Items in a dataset

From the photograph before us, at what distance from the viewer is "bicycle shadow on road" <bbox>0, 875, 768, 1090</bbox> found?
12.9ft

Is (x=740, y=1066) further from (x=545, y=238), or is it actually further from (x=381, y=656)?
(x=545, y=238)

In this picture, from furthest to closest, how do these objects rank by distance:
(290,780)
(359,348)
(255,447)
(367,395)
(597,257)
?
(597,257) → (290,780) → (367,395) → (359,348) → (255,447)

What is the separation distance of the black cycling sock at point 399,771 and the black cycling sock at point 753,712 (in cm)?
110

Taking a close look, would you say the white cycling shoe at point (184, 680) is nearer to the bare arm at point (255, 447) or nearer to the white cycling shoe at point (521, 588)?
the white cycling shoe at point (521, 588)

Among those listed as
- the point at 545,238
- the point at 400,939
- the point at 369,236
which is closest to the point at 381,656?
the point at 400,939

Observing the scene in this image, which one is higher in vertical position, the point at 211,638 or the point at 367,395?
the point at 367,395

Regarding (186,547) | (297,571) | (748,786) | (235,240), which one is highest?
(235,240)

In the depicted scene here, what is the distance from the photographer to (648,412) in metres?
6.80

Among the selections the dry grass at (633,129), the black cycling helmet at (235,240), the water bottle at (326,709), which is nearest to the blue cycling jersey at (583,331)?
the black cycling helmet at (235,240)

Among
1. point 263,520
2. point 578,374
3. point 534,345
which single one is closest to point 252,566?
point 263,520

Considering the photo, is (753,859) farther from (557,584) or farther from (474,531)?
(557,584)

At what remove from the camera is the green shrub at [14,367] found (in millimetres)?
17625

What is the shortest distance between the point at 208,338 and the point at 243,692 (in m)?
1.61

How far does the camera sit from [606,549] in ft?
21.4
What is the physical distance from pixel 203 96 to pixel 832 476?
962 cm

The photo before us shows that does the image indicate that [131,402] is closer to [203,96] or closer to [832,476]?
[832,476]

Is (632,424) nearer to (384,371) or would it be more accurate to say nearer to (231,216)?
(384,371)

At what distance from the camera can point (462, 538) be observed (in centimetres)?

**GIVEN REQUEST:** Quote all of the items above verbatim, from the first one through the last.

**RESULT OF THIS EXERCISE:**
From the photograph before us, at what distance from the viewer is "bicycle shadow on road" <bbox>0, 875, 768, 1090</bbox> found?
12.9ft

Is (x=740, y=1066) further from (x=545, y=238), or is it actually further from (x=381, y=656)?
(x=545, y=238)

In this picture, from furthest to closest, how do these objects rank by distance:
(290,780)
(359,348)
(255,447)
(367,395)
(597,257)
?
(597,257) → (290,780) → (367,395) → (359,348) → (255,447)

What is the separation distance of the black cycling sock at point 399,771 and the black cycling sock at point 753,712 (in cm)?
110

Taking a close look, would you say the white cycling shoe at point (184, 680) is nearer to the bare arm at point (255, 447) or nearer to the white cycling shoe at point (521, 588)?
the white cycling shoe at point (521, 588)

Among those listed as
- the point at 545,238
- the point at 400,939
- the point at 369,236
which is closest to the point at 381,656?
the point at 400,939

Observing the scene in this image, which one is higher in vertical position, the point at 211,638 or the point at 367,395?
the point at 367,395

Regarding (186,547) | (297,571) | (748,786) | (235,240), which one is highest?
(235,240)

In the depicted scene here, what is the distance from the photographer to (648,412) in metres?
6.80

Among the selections the dry grass at (633,129), the black cycling helmet at (235,240), the water bottle at (326,709), which is nearest to the blue cycling jersey at (583,331)?
the black cycling helmet at (235,240)

Among
1. point 263,520
2. point 578,374
3. point 534,345
which single one is closest to point 252,566?
point 263,520

Considering the photo, is (753,859) farther from (557,584) or farther from (474,531)?
(557,584)

At what remove from the camera is the green shrub at [14,367] found (in millimetres)?
17625

What is the shortest distance between the point at 208,338 and the point at 243,692 (in m)?
1.61

How far does the camera sit from [606,549] in ft?
21.4
What is the physical distance from pixel 203 96 to pixel 832 476?
962 cm

The photo before us shows that does the image indicate that [131,402] is closer to [203,96] or closer to [832,476]?
[832,476]

Is (632,424) nearer to (384,371) or would it be more accurate to say nearer to (231,216)?
(384,371)

At what distance from the camera can point (462, 538) be observed (in centimetres)?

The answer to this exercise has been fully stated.